◆ TAREAS POR REALIZAR ◆
**A)** Convierte en una lista breve el párrafo del texto sobre las ciudades alemanas bombardeadas que empieza con «Después de la guerra». Conserva sus datos principales.
**B)** Prosigue el texto sobre las ciudades alemanas bombardeadas a partir de su última frase.

◆ FRAGMENTO DEL DOCUMENTO ◆
========

Si la Oma llegó en tren, sin duda vio, al lado de la estación, el gran castillo barroco perforado por todas partes, del que solo se había mantenido intacta una de las quinientas habitaciones. Para llegar a la Chamissostrasse, tuvo que cruzar las antiguas grandes arterias comerciales, antaño iluminadas por grandes almacenes rebosantes de vida y luciendo su opulencia, donde acudía toda la región para hacer sus compras. Karstadt, N.° 1 Otto Spuler y los antiguos establecimientos judíos arianizados Kaufhaus Kander, Gebrüder Rothschild, Hermann Schmoller & Co. en su mayoría se habían hundido como castillos de naipes bajo las bombas. De los cafés que ofrecían sus bonitas terrazas en verano para servir pasteles de crema y café a las señoras, no quedaba ni rastro, solo las letras arrancadas de su letrero y los restos de la vajilla que llevaba el nombre de la casa, ocultos bajo las montañas de desperdicios acumulados en el borde del camino para liberar la vía. Calles enteras habían sido borradas del mapa, transformadas en amplios terrenos baldíos donde, aquí y allá, subsistían esqueletos de inmuebles y fachadas sin cuerpo, plantadas como decorados de teatro en la nada. Me imagino a la Oma, protestante muy practicante, buscando con la mirada la silueta familiar de una iglesia, sin encontrar en la plaza más que el esqueleto de una nave, los fragmentos de una vidriera y una cruz en equilibrio sobre el agujero abierto de un campanario.
Después de la guerra, ¿cuántos alemanes como mis abuelos vieron su ciudad natal desfigurada de esta manera, el cemento identitario de una vida? En Hamburgo la mitad de las viviendas fueron destruidas por un infierno de llamas que costó la vida a 40.000 personas. Dresde, obra maestra del barroco, se había convertido en una ciudad fantasma después de una ráfaga de bombas que había matado a unos 25.000 habitantes. Hannover, Kassel, Núremberg, Magdeburgo, Maguncia y Frankfurt habían desaparecido en un 70 por ciento. La cuenca industrial de Renania —Colonia, Düsseldorf, Essen y Dortmund— había sido devastada por las bombas. Algunos municipios incluso habían desaparecido en más de un 96 por ciento, como Düren, Wesel y Paderborn. En total, casi una familia de cada cinco había perdido su domicilio. Entre 300.000 y 400.000 civiles habían muerto bajo las bombas según el historiador Dietmar Süss. Al menos una cantidad similar sufrieron secuelas de por vida y otros millones quedaron traumatizados.

========

◆ REGISTROS ◆
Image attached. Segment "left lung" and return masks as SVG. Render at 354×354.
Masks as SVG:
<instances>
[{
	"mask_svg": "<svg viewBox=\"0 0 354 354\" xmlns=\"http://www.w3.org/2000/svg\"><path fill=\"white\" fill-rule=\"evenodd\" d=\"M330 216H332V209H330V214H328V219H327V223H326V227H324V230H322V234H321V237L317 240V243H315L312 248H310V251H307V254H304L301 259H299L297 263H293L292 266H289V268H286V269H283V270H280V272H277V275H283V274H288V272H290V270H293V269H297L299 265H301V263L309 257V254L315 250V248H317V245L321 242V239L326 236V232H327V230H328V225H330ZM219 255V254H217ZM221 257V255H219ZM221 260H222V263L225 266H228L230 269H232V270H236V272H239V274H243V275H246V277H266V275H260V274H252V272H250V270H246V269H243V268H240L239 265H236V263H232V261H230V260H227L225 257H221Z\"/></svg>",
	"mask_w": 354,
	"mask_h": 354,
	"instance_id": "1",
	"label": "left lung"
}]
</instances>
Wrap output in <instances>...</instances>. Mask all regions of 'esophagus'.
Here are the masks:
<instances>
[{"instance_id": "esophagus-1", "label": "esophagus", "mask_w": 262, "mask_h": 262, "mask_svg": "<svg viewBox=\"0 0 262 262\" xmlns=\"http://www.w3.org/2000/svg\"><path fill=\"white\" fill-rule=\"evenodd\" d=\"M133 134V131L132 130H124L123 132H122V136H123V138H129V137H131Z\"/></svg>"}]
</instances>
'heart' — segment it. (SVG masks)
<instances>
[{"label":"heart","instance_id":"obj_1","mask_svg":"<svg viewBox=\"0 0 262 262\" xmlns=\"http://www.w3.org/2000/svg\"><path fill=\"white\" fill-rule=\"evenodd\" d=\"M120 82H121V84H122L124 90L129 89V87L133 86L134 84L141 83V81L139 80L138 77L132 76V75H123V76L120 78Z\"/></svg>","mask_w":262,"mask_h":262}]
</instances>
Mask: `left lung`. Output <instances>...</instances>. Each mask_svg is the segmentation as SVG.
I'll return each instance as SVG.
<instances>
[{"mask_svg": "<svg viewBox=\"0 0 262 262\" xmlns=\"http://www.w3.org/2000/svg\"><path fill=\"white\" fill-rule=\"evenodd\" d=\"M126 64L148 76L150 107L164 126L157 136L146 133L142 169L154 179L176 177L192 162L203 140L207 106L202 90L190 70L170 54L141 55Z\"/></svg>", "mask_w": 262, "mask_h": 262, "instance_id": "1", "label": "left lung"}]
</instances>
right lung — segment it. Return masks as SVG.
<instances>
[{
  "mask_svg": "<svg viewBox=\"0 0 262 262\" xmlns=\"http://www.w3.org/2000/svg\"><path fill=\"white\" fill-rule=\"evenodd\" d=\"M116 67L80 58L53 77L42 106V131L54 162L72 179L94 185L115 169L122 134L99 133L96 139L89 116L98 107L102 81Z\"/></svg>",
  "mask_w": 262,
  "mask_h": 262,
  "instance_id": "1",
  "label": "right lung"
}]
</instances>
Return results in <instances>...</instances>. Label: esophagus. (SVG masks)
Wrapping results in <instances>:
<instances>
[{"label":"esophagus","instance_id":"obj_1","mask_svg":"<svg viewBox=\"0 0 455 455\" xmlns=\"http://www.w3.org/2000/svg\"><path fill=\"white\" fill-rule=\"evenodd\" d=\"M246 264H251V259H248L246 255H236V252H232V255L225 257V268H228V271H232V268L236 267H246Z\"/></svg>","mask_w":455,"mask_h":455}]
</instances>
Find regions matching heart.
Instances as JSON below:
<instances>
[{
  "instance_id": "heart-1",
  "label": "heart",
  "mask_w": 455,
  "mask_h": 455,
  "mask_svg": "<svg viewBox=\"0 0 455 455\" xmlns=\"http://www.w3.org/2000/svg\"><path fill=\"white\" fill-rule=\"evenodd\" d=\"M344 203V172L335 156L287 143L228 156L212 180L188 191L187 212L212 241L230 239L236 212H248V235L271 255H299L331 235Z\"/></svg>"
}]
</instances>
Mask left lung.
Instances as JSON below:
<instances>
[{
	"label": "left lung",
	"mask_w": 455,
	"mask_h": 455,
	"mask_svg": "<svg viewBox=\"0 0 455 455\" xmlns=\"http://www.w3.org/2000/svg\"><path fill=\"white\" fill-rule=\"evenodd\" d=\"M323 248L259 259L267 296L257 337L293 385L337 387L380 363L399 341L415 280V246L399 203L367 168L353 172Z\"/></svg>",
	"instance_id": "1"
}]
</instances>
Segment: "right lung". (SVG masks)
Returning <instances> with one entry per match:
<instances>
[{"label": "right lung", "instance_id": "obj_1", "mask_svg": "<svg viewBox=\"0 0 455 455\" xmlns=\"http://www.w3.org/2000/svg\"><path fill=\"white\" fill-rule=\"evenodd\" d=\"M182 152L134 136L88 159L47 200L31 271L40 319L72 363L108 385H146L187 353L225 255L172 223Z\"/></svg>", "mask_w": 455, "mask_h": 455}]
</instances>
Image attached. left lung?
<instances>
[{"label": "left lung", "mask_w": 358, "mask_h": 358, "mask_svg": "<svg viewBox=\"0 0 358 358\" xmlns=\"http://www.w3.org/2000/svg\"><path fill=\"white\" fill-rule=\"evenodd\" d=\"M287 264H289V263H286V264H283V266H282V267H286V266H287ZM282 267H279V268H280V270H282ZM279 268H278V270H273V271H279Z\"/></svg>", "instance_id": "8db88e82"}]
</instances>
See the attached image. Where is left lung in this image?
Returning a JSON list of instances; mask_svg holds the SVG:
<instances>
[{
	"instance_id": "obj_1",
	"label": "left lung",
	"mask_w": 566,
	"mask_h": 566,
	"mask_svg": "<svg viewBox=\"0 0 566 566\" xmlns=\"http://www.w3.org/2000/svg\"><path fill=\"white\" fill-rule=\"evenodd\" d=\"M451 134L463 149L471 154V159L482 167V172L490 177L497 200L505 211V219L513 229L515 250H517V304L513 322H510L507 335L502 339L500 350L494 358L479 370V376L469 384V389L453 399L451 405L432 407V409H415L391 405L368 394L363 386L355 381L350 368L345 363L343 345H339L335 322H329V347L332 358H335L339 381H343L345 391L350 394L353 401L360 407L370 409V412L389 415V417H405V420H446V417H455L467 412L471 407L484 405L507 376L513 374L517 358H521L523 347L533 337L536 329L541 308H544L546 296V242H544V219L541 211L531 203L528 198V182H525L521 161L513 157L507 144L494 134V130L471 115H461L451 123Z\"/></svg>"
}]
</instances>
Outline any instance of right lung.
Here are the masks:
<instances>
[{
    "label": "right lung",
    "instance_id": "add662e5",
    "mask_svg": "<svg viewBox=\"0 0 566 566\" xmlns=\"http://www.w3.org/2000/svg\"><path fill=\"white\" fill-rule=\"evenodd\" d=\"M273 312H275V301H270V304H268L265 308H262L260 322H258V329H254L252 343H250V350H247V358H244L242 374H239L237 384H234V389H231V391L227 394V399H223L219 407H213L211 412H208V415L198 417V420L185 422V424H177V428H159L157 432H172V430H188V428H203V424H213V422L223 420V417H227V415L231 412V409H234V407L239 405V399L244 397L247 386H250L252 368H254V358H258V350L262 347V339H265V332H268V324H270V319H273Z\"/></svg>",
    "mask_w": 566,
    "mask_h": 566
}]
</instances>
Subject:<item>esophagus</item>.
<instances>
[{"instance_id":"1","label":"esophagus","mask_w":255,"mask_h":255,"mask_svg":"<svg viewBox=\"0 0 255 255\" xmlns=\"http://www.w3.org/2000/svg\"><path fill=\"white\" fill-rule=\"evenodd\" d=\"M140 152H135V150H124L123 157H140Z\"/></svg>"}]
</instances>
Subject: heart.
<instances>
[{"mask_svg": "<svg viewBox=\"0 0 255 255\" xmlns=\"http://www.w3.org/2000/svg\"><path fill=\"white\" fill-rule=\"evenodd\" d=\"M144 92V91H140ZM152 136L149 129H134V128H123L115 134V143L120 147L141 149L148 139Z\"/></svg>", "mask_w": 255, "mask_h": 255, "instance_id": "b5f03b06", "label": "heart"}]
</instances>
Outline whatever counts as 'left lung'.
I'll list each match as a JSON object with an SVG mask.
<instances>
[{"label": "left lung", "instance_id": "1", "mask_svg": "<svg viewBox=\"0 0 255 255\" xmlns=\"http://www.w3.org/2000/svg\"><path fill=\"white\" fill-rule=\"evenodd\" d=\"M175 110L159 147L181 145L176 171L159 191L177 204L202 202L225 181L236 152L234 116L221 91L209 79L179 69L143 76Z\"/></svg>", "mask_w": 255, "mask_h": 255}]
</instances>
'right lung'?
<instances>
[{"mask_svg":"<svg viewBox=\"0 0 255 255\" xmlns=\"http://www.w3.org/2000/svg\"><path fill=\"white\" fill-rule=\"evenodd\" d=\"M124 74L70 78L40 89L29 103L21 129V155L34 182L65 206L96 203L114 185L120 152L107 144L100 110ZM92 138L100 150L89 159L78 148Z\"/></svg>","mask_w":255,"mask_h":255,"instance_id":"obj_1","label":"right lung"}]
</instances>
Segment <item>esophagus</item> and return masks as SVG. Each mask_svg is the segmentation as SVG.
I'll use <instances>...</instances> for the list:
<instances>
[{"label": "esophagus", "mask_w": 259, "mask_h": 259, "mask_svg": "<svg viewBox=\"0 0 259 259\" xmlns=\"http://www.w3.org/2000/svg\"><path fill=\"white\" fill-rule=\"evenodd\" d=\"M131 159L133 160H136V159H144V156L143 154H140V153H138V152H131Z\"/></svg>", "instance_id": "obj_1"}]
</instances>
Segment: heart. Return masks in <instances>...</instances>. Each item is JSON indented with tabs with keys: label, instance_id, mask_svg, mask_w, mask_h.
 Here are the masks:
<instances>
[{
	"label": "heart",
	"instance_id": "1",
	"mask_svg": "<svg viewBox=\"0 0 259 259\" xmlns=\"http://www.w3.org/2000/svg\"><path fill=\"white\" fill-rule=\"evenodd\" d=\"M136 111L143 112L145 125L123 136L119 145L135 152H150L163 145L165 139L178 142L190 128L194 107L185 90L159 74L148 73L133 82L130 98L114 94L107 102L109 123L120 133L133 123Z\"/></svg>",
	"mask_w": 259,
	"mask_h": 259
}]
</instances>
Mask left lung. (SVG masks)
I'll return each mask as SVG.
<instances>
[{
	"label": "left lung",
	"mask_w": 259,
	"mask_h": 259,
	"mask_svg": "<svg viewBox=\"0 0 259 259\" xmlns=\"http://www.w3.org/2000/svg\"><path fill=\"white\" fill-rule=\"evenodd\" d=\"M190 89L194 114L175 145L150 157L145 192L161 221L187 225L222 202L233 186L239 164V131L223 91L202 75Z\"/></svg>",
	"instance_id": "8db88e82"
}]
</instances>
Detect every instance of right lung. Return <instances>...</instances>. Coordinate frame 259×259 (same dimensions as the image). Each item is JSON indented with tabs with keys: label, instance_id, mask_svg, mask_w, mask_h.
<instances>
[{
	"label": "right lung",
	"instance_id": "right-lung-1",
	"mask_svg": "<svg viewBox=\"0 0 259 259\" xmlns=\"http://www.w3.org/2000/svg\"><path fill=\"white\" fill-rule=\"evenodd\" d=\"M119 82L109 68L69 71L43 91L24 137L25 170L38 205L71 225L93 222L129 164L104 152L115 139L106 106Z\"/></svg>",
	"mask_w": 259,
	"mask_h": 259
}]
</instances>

========

◆ RESPUESTAS POR TAREA ◆
**A)**
- Tras la guerra, muchos alemanes vieron su ciudad natal desfigurada.
- Hamburgo: la mitad de las viviendas, destruidas por un infierno de llamas que costó la vida a 40.000 personas.
- Dresde: convertida en ciudad fantasma por bombardeos que mataron a unos 25.000 habitantes.
- Hannover, Kassel, Núremberg, Magdeburgo, Maguncia y Frankfurt: desaparecidas en un 70 por ciento.
- Cuenca industrial de Renania (Colonia, Düsseldorf, Essen y Dortmund): devastada por las bombas.
- Düren, Wesel y Paderborn: desaparecidas en más de un 96 por ciento.
- Casi una de cada cinco familias perdió su domicilio.
- Según el historiador Dietmar Süss, murieron entre 300.000 y 400.000 civiles. Al menos otros tantos sufrieron secuelas de por vida, y millones más quedaron traumatizados.

**B)**
El 14 de febrero de 1942, el Ministerio del Aire británico había publicado una directriz llamada Area Bombing Directive a la atención del comandante en jefe de bombarderos de la Royal Air Force, Arthur Harris. La directriz lo animaba a «concentrar los ataques sobre la moral de la población civil enemiga, en especial, de los trabajadores». El texto añadía: «Por consiguiente, está autorizado a recurrir a su fuerza de ataque sin restricciones». Al día siguiente, un mensaje precisaba: «Supongo que queda claro que los objetivos son las zonas construidas y no, por ejemplo, los astilleros o las fábricas aeronáuticas como las mencionadas en el anexo A. Esto debe aclararse por si existen dudas». Arthur Harris recibió el apodo de «Bomber Harris».
Antes de empezar este libro, no conocía a este héroe de los británicos y, cuando estudiaba en Londres, debí pasar decenas de veces por delante de su estatua, inaugurada en 1992 a pesar de las críticas británicas y alemanas, sin prestarle nunca atención. Desde que la memoria histórica se ha convertido en una obsesión, por todas partes adonde voy la persigo en sus manifestaciones más diversas. En general, lo hago en solitario, porque no a todo el mundo le entusiasma pasar el día con los muertos. Aproveché una visita relámpago a Londres para visitar de nuevo la estatua de Arthur Harris, que se alza delante de la iglesia de St. Clement Danes, convertida en monumento a la gloria de la RAF. Esta vez, leí el epitafio: «En memoria de un gran comandante y de su valeroso equipo, del que más de 55.000 hombres perdieron la vida por la causa de la libertad. La nación tiene una deuda inmensa con ellos».
El bombardeo de civiles pretendía minar la moral del pueblo alemán y erosionar su apoyo a la guerra de Hitler, pero los historiadores están de acuerdo actualmente en afirmar que no permitió acortar la guerra. Estos ataques, que en un principio fueron represalias por los devastadores raids alemanes en Coventry, Londres y Rotterdam, después tomaron en parte la forma de una venganza mortífera. En los últimos meses de la guerra, cuando se había conseguido la derrota del Reich, los británicos y los americanos bombardearon casi diariamente Alemania.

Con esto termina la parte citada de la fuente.